:: TEXT SECTION ::

-- start --

Many of you may understand what it was like to grow up in the 60’s and 70's. I believe it was the best time to be a kid. It was a time when everyone was not overly stimulated with multiple devices and a cell phone. It was a time when fast, cool cars like the the Plymouth Road Runner Super Bird, the GTO and the Datsun 260z were common, attainable, customizable and ready to race with no concern about resale value.
To me, this stretch of time from 1965 to the late 70s defined the advent of true invention. We are the generation fun innovators. We created Bicycle Motocross aka BMX. We elevated the skateboard from roller-skates to what they are today. We spearheaded the personal computer and video gaming. These are just a few examples of what my generation created. I am very proud of that.
On the flip side, I am very aware that we also fucked a lot of things up. There was rampant fraud and banking crime. There were drugs by the ton being imported from Colombia supported by greedy Wall Street guys in high dollar suits. Still, we were ok with everything, our own world was fine due to our lack of technology of getting up to the second news.
But let’s get back to the golden age of discovery, the 60’s and 70’s, a time when using your imagination was a viable form of entertainment. I remember there was not a single person in my generation that didn’t want a Jet-Pac! Every kid fantasized about strapping it to their backs and flying over to their best friends house. Jet-Pacs exemplified the future.
I was one of those kids always looking towards the future, and I had a direct connection. My father owned a plastic injection molding company that made everything from packaging to bathtubs, but the real gift was that he also made many of the plastic nosecones, fins and misc parts for the hobbyist company named Estes Rockets. For those of you that may not know about Estes Rockets, they are solely responsible for helping space travel dreams come true for many kids back in the day, as well as today. They manufacture model rockets that you have to build and paint, and that you can actually launch into space, or so we thought. Trust me, these rockets are no joke. They have the capability to reach magnificent heights; you could send live payloads, mice, frogs, crickets, into space (which I assume PETA may not endorse nowadays) and of course, they'd have a very high risk factor for injury and exploding…which was perfect! It was exactly what we wanted (remember, this was all before bike helmets and helicopter parents, thank you god!) This is what the future looked like and Estes Rockets and model rocket building brought me closer to that Science Fiction reality of NASA. I loved building models, I loved the Idea of space, I loved anything Space related. And I still do!

-- end --

:: DATA BLOCK ::
-- start --

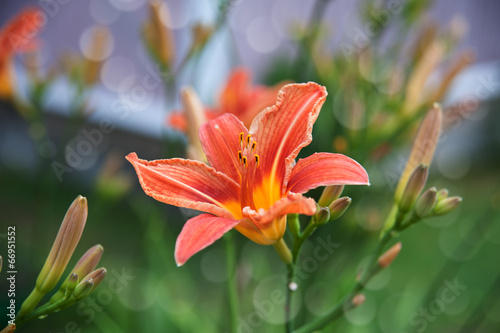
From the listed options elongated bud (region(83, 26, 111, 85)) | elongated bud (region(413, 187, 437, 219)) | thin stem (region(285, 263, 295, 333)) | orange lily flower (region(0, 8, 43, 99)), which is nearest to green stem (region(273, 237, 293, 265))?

-- end --

:: WORK INSTRUCTIONS ::
**1)** In the piece on growing up in the 60s and 70s, rewrite the passage between "To me, this" and "the second news.", inclusive, changing "Colombia" to "Peru".
**2)** In the piece on growing up in the 60s and 70s, which hobbyist company received plastic nosecones and fins from the father's molding company?

:: EXPECTED ANSWERS ::
**1)**
To me, this stretch of time from 1965 to the late 70s defined the advent of true invention. We are the generation fun innovators. We created Bicycle Motocross aka BMX. We elevated the skateboard from roller-skates to what they are today. We spearheaded the personal computer and video gaming. These are just a few examples of what my generation created. I am very proud of that.
On the flip side, I am very aware that we also fucked a lot of things up. There was rampant fraud and banking crime. There were drugs by the ton being imported from Peru supported by greedy Wall Street guys in high dollar suits. Still, we were ok with everything, our own world was fine due to our lack of technology of getting up to the second news.

**2)** Estes Rockets.